Des gros youtubeurs ont été récemment critiqués pour avoir obtenu des subventions du CNC alors qu’ils étaient eux-mêmes membres de la Commission. Ces reproches ont permis de mettre en lumière une problématique plus large sur les conditions d’attribution des subventions par le CNC, qui récompense les petits comme les très gros. Faut-il réserver les aides du CNC aux petits youtubeurs ?

Il a suffi d’un message d’un compte Twitter anonyme pour que de nombreux internautes commencent soudain à s’interroger sur la manière dont sont attribuées les aides aux créateurs de vidéos sur Internet du Centre national du cinéma et de l’image animée (CNC) depuis octobre 2017.

En cause : des subventions qu’a touchées le célèbre youtubeur Cyprien, alors qu’il appartient lui-même à la commission consultative qui décide de l’attribution ou non de ces aides.

Pour comprendre cette affaire, il faut d’abord s’intéresser à la manière dont les aides du CNC sont attribuées aux vidéastes. Notons d’emblée qu’il ne s’agit pas d’argent issu désolé impôts aux particuliers, le CNC étant sous tutelle du ministère de la Culture, mais recevant de l’argent de différentes redevancesNetflix contribue par exemple à son financement.

Depuis un an environ, les vidéastes sur YouTube peuvent postuler pour toucher des subventions. Pour cela, ils doivent soumettre un dossier — disons-le assez fastidieux –, qui sera examiné par une commission. La commission se réunit cinq fois par an, et est composée de 9 membres, plus un président, l’artiste JR. Si un membre est absent ou ne souhaite pas participer à une commission pour une raison ou une autre, il peut être remplacé par un suppléant.

En un an, plus de 75 créateurs ont été récompensés.

De nombreux liens entre les membres de la Commission et les lauréats

Cyprien Iov fait partie des membres permanents depuis les débuts de la Commission. Il a touché des aides à deux reprises, selon les documents du CNC : 50 000 euros le 22 juin, et 10 000 euros le 4 décembre. Il n’est pas le seul à être dans ce cas. Ina Mihalache, plus connue sous le pseudonyme Solange Te Parle, a touché 50 000 euros le 24 avril.

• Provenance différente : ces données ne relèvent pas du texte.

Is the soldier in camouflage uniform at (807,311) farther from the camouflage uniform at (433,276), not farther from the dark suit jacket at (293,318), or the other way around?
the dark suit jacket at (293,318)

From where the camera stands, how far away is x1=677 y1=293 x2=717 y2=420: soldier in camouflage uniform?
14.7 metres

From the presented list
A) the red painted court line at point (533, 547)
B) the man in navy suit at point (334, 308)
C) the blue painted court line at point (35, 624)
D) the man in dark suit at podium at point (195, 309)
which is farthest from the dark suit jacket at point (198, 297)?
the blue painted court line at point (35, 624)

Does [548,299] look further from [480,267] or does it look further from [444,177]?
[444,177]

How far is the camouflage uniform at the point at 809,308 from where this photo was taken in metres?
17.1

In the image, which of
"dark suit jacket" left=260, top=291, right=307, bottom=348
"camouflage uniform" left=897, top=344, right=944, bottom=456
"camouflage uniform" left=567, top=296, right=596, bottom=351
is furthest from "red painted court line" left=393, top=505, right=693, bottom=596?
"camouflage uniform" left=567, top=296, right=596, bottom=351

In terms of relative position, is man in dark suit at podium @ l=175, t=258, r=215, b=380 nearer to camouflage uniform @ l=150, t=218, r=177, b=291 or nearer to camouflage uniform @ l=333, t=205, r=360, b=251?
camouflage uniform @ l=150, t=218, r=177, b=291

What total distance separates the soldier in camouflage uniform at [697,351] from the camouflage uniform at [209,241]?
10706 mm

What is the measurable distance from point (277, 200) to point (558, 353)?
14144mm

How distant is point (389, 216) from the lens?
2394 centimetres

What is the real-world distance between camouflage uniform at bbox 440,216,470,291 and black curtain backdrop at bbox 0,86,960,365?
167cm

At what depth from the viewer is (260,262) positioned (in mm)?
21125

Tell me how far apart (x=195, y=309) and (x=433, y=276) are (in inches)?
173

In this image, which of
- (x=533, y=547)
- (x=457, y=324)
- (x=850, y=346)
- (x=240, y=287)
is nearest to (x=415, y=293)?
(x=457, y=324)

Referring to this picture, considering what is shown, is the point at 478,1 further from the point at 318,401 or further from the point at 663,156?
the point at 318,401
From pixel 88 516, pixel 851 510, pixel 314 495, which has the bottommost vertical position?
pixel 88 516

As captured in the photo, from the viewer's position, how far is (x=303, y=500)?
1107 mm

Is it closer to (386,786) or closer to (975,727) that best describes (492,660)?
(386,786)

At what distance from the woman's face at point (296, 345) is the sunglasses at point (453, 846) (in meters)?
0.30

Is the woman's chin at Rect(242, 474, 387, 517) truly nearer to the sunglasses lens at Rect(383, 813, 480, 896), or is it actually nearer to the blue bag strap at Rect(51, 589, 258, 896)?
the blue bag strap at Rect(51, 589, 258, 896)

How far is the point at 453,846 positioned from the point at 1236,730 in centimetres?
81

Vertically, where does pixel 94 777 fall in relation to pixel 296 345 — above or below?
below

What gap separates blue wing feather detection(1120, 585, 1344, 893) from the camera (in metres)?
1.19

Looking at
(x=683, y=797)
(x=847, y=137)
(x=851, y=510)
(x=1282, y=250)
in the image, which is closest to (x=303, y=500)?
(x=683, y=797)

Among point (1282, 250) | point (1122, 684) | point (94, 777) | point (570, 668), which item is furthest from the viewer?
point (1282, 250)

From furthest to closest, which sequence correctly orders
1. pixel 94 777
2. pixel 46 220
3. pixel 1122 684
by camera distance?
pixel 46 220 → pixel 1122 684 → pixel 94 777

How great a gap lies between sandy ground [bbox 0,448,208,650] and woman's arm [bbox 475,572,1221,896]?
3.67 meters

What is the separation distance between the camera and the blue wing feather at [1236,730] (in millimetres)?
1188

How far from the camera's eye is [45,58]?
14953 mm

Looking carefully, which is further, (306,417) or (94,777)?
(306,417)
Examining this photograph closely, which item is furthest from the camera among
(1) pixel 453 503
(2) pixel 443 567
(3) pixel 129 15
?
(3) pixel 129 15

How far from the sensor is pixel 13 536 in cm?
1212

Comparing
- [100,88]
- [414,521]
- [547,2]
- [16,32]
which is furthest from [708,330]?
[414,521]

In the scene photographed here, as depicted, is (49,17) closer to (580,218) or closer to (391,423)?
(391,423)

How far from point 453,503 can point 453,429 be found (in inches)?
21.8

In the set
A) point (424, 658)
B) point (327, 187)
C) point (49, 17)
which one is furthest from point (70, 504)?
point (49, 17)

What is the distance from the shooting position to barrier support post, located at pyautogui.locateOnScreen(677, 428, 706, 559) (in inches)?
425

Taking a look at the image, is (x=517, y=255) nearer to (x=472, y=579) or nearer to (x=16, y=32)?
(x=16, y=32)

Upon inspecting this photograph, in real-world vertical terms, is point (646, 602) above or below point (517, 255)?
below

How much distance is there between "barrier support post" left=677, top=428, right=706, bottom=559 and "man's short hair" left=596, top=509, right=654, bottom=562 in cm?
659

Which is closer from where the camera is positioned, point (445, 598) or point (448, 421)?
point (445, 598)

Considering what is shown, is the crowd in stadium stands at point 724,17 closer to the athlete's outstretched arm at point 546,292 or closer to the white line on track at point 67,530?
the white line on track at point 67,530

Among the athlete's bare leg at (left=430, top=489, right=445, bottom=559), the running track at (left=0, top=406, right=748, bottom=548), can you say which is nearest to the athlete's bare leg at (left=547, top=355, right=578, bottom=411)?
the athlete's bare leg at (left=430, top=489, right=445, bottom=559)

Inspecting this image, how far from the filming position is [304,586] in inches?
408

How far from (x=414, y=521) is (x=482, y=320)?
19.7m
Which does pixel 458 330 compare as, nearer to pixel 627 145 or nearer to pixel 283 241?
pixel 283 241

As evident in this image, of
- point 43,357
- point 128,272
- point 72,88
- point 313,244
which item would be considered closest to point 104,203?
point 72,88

Ni Cyprien Iov ni Ina Mihalache n’étaient dans le jury le jour où des subventions leur ont été attribuées. Mais ils font tous les deux partie des membres permanents.

D’autres liens, plus éloignés cette fois, ont également été pointés du doigt : des membres du jury avaient collaboré par le passé avec les lauréats du CNC. Ils ont parfois travaillé dans les mêmes studios de production, et certains sont amis. Par exemple :

  • D’anciens membres de Golden Moustache comme Florent Bernard (FloBer, qui a réagi sur Twitter) étaient dans la commission lorsque le collectif Golden Moustache a reçu 10 000 euros de subventions, ou lorsque l’un de leurs membres, Nicolas Berno, a été sélectionné.
  • Cyprien Iov et Julien Ménielle ont tourné des vidéos ensemble. Cyprien Iov a également réalisé des miniatures pour les vidéos de Julien Ménielle. Lorsque ce dernier a perçu 50 000 euros pour sa chaîne Dans Ton Corps le 19 mars 2018, Cyprien faisait partie du jury.
  • Julien Josselin a remplacé un membre du jury le 4 décembre 2017, jour où Amaury et Quentin (rattachés aux studios Wink Studios et Golden Moustache) ont décroché 15 000 euros de subventions. S’il travaille pour plusieurs boîtes de production en indépendant et qu’il collaborait avec Studio Bagel ce mois de décembre, il a ponctuellement réalisé des vidéos avec Golden Moustache, avant et après le 4 décembre – ce qui, dans un milieu relativement restreint comme YouTube, n’est finalement pas si surprenant.
Ici, les membres (permanents et ponctuels, ainsi que d'ex-membres comme FloBer) du collectif Golden Moustache. Encadrés par Numerama, Amaury et Quentin et Julien Josselin. // Source : Capture d'écran / Golden Moustache

Ici, les membres (permanents et ponctuels, ainsi que d'ex-membres comme FloBer) du collectif Golden Moustache. Encadrés par Numerama, Amaury et Quentin et Julien Josselin.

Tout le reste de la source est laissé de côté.